<<<<

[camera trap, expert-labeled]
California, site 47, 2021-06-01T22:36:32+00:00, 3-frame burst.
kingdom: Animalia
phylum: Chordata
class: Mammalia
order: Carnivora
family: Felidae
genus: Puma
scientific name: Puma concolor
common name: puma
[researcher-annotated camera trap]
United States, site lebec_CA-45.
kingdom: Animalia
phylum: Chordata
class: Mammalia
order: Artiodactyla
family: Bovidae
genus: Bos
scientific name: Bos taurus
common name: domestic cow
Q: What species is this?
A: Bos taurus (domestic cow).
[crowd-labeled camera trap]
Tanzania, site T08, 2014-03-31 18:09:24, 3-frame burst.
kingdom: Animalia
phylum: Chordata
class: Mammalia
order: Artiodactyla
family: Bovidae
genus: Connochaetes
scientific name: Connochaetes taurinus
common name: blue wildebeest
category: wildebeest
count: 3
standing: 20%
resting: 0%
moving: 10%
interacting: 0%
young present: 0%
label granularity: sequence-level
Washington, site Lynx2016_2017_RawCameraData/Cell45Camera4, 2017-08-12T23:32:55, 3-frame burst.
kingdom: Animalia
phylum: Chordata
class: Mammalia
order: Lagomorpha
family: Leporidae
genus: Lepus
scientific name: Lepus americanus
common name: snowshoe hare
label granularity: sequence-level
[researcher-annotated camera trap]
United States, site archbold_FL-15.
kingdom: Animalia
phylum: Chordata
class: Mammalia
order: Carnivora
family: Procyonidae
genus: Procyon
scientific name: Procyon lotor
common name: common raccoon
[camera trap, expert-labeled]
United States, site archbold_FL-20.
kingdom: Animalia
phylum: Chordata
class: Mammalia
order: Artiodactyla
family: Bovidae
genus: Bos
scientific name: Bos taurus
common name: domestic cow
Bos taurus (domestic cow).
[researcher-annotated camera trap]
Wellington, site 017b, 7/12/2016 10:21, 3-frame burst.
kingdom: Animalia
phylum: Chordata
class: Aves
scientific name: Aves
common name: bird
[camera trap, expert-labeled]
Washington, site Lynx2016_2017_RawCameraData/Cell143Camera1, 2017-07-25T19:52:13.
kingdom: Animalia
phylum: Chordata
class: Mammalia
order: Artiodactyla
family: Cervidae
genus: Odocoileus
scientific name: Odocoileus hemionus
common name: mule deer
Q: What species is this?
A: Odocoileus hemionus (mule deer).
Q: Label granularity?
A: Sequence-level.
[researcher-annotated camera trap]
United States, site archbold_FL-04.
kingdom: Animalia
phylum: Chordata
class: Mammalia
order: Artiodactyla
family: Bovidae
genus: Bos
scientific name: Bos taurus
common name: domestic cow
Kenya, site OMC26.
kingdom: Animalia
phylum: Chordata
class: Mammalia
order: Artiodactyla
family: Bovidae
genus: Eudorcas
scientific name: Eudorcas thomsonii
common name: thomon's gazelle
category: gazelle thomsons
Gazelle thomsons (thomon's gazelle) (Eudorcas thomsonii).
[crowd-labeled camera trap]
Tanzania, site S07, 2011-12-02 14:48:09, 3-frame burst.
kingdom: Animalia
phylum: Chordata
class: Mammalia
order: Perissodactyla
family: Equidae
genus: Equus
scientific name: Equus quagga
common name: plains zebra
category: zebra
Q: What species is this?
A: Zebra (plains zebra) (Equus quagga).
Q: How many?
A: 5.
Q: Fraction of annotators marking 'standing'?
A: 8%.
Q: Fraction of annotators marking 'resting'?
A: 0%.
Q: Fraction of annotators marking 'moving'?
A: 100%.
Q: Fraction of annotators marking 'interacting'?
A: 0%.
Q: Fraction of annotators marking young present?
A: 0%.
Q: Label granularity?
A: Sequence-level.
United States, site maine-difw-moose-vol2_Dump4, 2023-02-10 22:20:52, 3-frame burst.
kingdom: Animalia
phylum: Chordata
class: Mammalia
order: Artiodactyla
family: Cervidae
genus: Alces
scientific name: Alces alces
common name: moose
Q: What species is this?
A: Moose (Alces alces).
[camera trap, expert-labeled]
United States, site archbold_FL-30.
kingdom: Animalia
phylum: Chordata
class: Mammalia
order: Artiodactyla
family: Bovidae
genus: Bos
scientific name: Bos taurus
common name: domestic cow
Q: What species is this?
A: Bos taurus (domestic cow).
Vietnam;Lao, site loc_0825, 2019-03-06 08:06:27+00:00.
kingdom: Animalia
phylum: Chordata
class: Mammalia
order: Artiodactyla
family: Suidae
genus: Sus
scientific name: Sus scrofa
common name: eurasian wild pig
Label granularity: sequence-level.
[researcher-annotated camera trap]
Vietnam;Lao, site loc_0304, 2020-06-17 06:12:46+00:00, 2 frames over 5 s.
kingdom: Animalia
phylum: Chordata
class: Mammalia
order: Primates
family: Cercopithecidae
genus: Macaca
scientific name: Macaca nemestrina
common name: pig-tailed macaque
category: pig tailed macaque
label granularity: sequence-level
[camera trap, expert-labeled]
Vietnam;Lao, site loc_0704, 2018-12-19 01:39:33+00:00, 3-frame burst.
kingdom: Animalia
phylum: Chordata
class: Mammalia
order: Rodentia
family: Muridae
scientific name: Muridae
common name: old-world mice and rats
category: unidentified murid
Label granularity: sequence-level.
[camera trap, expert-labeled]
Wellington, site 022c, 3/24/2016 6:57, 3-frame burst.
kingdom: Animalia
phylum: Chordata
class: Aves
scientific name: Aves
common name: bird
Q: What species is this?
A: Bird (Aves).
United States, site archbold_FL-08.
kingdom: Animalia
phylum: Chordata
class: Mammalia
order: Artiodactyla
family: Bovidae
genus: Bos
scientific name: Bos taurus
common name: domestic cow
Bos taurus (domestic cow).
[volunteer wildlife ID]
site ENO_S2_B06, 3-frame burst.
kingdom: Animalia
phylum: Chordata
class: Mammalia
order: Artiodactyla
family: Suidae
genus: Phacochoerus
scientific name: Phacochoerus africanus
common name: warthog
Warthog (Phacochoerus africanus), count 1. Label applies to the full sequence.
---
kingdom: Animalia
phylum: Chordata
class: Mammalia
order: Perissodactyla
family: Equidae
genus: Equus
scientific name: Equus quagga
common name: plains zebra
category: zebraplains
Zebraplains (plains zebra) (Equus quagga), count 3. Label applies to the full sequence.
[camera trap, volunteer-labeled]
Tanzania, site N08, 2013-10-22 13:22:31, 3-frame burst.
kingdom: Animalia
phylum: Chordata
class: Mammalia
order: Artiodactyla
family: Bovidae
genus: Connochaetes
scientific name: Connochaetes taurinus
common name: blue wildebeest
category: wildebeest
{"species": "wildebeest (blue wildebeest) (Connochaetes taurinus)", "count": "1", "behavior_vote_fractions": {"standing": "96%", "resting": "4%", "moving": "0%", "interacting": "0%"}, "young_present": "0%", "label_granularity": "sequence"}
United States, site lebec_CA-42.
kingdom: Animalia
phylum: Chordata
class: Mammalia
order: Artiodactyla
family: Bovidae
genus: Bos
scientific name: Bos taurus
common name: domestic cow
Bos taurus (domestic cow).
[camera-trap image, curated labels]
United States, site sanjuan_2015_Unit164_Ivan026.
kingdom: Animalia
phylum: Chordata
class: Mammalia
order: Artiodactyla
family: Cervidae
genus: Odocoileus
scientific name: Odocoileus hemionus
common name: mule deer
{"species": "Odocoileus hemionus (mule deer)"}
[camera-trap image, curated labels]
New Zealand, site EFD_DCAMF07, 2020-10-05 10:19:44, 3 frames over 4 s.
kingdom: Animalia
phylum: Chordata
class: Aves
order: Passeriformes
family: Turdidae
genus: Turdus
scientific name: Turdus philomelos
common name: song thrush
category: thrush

>>>>

__WHAT TO WORK ON__: For the word "marking", say how many lines of the records above contain it. Reply with the number alone.

__ANSWER TO THIS PROBLEM__: 5